Quelques groupes ont émergé pour pousser l’investigation bio-artistique. Parmi quelques groupes de recherche institutionnels, deux d’entre eux  symbiotica et bioteknica, réciproquement rattachés à l’université de Western Australia et à l’université de Québec à Montréal, proposent un grand nombre d’expositions et d’ouvrages plutôt bien accueillis par la communauté scientifique. Outre des biologistes et des plasticiens ce type de structures accueille des philosophes, sociologues et anthropologues afin de permettre l’analyse des interactions entre les biotechnologies et la société, entre l’art et la biologie, l’Homme et son environnement…

L’innovation et la recherche du spectaculaire qui a aussi cours dans le monde des sciences et notamment dans le monde de biologie cellulaire et moléculaire (dont rappelons le, grand nombre de techniques cherchent à montrer de manière indirecte ce qui demeure invisible) devient un médium que le bio art exploite pour des fins tant esthétiques qu’égotistiques.
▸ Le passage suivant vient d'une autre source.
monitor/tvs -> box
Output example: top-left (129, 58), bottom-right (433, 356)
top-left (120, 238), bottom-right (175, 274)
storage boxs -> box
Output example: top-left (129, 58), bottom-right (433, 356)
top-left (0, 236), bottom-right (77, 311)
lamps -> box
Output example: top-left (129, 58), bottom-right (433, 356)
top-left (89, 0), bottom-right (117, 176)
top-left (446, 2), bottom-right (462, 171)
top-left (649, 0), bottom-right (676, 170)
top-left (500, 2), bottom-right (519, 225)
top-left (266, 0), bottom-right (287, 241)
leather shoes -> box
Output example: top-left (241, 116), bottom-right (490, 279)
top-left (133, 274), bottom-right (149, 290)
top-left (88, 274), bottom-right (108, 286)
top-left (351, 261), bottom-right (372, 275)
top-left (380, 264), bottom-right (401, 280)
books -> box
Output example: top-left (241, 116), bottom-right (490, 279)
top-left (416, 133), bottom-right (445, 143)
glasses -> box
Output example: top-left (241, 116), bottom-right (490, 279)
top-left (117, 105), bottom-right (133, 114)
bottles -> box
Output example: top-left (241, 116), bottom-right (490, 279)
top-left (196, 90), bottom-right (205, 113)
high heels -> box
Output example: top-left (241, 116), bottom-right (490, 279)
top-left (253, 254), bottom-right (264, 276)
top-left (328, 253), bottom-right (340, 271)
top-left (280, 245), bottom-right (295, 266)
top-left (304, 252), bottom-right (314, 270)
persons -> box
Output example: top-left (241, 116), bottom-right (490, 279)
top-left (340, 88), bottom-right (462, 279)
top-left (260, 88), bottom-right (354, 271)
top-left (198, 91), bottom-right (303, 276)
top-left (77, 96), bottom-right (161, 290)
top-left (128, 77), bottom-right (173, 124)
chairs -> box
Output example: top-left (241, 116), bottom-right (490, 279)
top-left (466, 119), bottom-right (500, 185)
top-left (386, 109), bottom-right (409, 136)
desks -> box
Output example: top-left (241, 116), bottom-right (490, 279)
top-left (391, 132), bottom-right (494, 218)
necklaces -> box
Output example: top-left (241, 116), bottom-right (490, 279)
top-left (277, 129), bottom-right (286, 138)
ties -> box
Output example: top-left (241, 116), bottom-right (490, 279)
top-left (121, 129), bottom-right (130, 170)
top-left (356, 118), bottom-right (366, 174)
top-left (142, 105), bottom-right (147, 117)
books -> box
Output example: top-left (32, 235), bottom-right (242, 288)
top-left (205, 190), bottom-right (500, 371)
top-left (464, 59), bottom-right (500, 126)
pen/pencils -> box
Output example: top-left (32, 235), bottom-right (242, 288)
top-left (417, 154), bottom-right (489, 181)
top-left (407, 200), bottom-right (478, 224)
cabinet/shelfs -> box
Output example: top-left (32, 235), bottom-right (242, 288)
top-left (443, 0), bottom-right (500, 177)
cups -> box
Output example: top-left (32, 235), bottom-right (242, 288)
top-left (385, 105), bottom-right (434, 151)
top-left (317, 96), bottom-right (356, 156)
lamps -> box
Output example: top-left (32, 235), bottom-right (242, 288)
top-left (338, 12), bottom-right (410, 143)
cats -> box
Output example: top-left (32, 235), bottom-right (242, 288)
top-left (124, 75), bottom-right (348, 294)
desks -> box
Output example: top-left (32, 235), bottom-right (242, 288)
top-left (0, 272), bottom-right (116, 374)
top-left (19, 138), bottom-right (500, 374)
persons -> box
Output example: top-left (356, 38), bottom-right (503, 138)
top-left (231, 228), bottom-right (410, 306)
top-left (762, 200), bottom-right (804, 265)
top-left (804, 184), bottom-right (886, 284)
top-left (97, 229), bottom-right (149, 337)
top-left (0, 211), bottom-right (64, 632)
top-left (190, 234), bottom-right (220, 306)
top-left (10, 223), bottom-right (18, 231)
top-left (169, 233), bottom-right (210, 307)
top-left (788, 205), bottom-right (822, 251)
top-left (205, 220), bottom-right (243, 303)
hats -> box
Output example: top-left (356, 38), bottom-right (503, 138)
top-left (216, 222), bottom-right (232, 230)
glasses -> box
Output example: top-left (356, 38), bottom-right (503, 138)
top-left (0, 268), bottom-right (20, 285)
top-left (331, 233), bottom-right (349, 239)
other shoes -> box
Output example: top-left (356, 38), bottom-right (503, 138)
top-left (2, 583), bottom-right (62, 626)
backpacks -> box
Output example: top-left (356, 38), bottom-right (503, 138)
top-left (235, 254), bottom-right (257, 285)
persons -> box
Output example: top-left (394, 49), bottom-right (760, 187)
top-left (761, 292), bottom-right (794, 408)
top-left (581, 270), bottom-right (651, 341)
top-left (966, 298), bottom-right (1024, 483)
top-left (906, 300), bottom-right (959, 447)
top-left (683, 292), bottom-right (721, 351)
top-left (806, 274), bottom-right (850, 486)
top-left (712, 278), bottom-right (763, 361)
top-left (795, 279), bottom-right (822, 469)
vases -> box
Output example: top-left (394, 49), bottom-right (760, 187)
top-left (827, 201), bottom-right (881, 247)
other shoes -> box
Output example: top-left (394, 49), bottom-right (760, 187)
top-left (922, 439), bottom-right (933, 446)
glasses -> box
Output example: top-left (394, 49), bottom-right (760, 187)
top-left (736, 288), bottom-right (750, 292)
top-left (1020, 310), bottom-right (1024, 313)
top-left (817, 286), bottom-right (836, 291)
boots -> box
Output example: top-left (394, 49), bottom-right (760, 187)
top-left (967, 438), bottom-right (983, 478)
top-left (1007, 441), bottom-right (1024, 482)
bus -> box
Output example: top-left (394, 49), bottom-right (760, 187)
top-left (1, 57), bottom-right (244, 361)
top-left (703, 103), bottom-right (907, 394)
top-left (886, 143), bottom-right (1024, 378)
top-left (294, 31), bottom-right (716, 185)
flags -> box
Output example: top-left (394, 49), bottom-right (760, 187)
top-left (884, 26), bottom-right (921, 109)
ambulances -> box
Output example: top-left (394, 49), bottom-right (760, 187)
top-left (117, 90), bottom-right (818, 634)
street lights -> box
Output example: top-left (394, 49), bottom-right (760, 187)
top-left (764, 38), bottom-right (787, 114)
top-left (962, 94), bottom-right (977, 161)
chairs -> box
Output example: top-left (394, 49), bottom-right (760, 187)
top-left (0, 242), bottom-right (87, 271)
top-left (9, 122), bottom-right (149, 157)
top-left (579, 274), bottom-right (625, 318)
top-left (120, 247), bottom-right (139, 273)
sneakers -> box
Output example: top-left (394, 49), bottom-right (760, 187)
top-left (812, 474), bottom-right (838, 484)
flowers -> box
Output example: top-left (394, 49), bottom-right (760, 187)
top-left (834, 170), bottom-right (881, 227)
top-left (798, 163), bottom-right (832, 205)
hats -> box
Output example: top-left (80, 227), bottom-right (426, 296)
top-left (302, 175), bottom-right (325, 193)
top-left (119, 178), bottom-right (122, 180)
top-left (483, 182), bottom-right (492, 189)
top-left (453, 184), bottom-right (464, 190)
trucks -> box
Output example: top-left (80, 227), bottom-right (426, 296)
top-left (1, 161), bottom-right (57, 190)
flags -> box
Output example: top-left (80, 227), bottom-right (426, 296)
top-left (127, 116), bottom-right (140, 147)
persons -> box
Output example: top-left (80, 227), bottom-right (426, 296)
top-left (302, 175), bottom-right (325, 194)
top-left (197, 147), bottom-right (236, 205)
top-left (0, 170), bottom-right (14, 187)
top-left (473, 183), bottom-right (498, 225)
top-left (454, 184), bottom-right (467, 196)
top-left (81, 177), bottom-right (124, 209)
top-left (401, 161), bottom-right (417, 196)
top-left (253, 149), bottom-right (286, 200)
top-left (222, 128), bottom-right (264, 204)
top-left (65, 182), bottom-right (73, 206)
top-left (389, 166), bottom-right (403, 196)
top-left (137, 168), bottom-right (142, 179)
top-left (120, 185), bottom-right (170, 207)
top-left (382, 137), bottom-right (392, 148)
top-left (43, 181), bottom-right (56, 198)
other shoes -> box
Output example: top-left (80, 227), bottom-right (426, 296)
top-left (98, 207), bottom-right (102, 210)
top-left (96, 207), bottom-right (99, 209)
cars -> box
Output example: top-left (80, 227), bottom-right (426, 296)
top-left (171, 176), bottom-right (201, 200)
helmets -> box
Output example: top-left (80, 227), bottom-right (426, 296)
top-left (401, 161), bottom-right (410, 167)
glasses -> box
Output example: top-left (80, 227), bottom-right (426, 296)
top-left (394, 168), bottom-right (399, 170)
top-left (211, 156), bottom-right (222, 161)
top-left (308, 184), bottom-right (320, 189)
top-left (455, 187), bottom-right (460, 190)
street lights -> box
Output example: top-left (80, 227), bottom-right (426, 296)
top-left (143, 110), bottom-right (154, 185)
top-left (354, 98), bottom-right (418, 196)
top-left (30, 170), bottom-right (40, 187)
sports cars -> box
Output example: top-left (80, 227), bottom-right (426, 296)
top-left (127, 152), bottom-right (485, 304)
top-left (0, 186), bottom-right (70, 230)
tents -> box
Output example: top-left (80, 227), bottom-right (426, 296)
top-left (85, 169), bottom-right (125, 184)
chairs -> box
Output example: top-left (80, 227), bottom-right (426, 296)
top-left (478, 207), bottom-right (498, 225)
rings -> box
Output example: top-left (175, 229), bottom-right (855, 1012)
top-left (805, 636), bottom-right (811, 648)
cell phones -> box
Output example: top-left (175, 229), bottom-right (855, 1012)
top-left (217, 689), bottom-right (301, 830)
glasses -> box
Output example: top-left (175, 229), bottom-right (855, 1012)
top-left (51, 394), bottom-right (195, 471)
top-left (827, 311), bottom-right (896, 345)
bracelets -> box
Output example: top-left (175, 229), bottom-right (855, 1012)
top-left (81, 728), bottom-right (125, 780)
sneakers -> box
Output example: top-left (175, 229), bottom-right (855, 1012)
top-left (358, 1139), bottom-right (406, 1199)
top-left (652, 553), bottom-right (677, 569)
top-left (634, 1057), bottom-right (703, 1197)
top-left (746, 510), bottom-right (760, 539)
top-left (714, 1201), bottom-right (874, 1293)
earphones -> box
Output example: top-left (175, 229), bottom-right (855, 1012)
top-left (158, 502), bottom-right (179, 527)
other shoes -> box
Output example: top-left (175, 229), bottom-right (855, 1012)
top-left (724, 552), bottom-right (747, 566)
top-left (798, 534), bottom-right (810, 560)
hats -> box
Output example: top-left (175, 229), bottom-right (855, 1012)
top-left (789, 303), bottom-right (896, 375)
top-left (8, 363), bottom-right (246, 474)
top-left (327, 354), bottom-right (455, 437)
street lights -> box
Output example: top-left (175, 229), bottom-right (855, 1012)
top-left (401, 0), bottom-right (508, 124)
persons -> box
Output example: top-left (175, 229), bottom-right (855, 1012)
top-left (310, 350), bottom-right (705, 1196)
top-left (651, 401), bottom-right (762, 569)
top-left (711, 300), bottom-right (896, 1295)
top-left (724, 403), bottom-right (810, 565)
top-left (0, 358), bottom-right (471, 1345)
En effet, au carrefour entre le bio art, la biologie moléculaire et Ikea, ont fleuri des marchants d’œuvre d’art relativement bon marché proposant votre propre emprunte ADN (détournant ainsi les techniques de « fingerprinting » moléculaire) imprimée qui deviendra ornement d’intérieur, un vernis commercial transformant le bio art en « ego art ».

Ainsi se sont développées sur internet des sociétés (telle que la société DNA 11, par exemple) proposant de mettre en œuvre ce type de techniques qui désertent les laboratoires pour se banaliser dans un champ d’application inattendu.